Released at the start of this week to mark World Happiness Day, the World Happiness Report 2017 ranked Portugal 89th in a list of 155 countries, and found it to be the fourth least happy in Europe.
The report aims to explore happiness and well-being levels in countries around the world based on fundamental factors such as trust in government and social welfare.
Within Europe, only Bosnia-Herzegovina, Macedonia and Bulgaria were less happy countries than Portugal.
Norway and Denmark were at the top of the table, followed by Iceland and Switzerland, while countries such as Syria, Tanzania and the Central African Republic were at the bottom.
According to the World Happiness Report, “all of the top four countries rank highly on all the main factors found to support happiness: caring, freedom, generosity, honesty, health, income and good governance.

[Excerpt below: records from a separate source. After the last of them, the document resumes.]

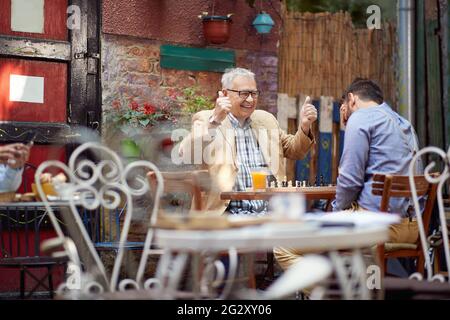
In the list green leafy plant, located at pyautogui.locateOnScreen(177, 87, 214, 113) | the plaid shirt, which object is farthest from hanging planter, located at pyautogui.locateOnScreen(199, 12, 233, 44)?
the plaid shirt

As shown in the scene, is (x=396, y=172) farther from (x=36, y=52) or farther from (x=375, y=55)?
(x=375, y=55)

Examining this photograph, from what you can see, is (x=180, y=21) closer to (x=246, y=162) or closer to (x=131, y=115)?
(x=131, y=115)

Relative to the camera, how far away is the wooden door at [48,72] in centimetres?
622

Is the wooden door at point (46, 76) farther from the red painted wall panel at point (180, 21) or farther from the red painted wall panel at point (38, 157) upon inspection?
the red painted wall panel at point (180, 21)

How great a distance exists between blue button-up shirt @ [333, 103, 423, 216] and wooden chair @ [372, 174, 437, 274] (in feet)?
0.59

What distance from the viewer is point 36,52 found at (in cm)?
633

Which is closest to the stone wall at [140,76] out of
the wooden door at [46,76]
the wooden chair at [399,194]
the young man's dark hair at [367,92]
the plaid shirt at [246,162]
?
the wooden door at [46,76]

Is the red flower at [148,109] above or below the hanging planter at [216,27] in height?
below

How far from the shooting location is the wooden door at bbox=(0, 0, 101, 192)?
6.22 meters

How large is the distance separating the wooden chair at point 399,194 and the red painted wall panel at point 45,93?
9.13 feet

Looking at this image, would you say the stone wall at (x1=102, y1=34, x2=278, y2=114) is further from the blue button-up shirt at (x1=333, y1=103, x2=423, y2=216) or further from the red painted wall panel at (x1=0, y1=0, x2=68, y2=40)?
the blue button-up shirt at (x1=333, y1=103, x2=423, y2=216)

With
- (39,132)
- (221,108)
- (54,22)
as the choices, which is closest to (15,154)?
(221,108)

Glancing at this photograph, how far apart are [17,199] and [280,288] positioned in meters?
1.75

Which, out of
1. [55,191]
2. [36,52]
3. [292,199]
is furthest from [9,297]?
[292,199]
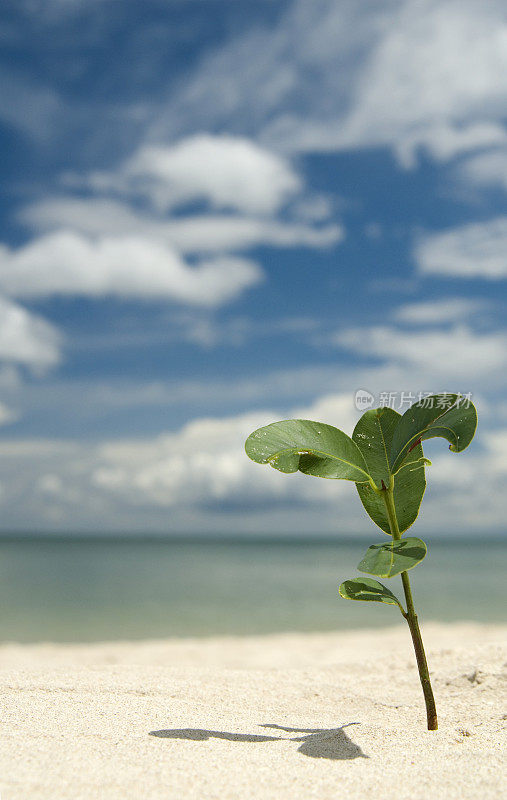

“Their averages are so close that small changes can re-order the rankings from year to year. Norway moves to the top of the ranking despite weaker oil prices. It is sometimes said that Norway achieves and maintains its high happiness not because of its oil wealth, but in spite of it. By choosing to produce its oil slowly, and investing the proceeds for the future rather than spending them in the present, Norway has insulated itself from the boom and bust cycle of many other resource-rich economies. To do this successfully requires high levels of mutual trust, shared purpose, generosity and good governance, all factors that help to keep Norway and other top countries where they are in the happiness rankings.”
It goes on to explain that all of the other countries in the top ten also have high values in all six of the key variables used to explain happiness differences among countries and through time – income, healthy life expectancy, having someone to count on in times of trouble, generosity, freedom and trust, with the latter measured by the absence of corruption in business and
“Here too there has been some shuffling of ranks among closely grouped countries, with this year’s rankings placing Finland in 5th place, followed by the Netherlands, Canada, New Zealand, and Australia and Sweden tied for the 9th position, having the same 2014-2016 score to three decimals.”
Compiled by the United Nations’ Sustainable Development Network and financed by the Ernesto Illy Foundation, the World Happiness Index is based on average results from six key indicators – GDP per capita, social support, average life expectancy, freedom to make life decisions, generosity and the perception of corruption – over a three-year period.
Over one thousand people from 150 different countries are surveyed annually to achieve the results, which are classified on a scale of 0 to 10, regarding quality of life.
Launched for the first time in Portugal in 2012, the report shows this country has gradually dropped down the ranking; in 2013 it dropped from 73rd to 85th, and then to 89th position this year.
As newspaper Público, which ran the report in-depth, surmised, “the Portuguese last year experienced a year of some conquests but their overall perception of happiness has diminished.”
The report explained, the distance between the top ten classified countries and the bottom ten is explained above all by the GDP per capita and social support.
Taking a wider look at the bigger picture, it concludes people in China are no happier now than they were 25 years ago; much of Africa is struggling, and happiness has fallen in American.


The report should not include GDP. Equating money with happiness is a mentally ill outlook.

by Frank Rier from USA on 22-03-2019 01:06:00

Yet, strangely, the Brits are only happy when they're IN Portugal, spending money on alcohol, women or (in my case as I am a woman) sardines and chips!

by Jill from UK on 29-03-2017 02:52:00

Tony B from USA, If they was spending all their money on women and alcohol the sad times would be far and few between,so maybe its the fact of not having money to do so is the cause to be 4th least happy. The UK is only higher because no one doing the survey could be bothered to stand in the street in the cold and rain.

by troy from UK on 26-03-2017 10:00:00

Clearly when they did the survey they left out thje UK

by 2.sugars.in.my.tea from Algarve on 26-03-2017 07:28:00

How can you not be happy when you're spending all your money on women and alcohol? Just ask the Dutch finance minister.